**EXERCISE AIM:** From the entries below, please output exactly the lines starting at the one containing "[camera trap, volunteer-labeled]" and ending at the one containing "common name: impala", both included.

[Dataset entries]
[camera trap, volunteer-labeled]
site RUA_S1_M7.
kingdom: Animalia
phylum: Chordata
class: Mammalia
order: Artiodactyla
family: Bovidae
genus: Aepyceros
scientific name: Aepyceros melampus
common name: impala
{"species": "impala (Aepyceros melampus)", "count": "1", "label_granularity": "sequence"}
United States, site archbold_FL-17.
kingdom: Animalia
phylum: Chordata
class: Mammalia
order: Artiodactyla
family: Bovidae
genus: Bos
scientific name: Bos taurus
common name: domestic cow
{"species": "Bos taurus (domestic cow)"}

--

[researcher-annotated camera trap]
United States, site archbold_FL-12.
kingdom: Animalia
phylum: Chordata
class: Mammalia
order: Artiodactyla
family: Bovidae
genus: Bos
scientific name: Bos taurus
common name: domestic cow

**WRITTEN RESPONSE:**
[camera trap, volunteer-labeled]
site RUA_S1_M7.
kingdom: Animalia
phylum: Chordata
class: Mammalia
order: Artiodactyla
family: Bovidae
genus: Aepyceros
scientific name: Aepyceros melampus
common name: impala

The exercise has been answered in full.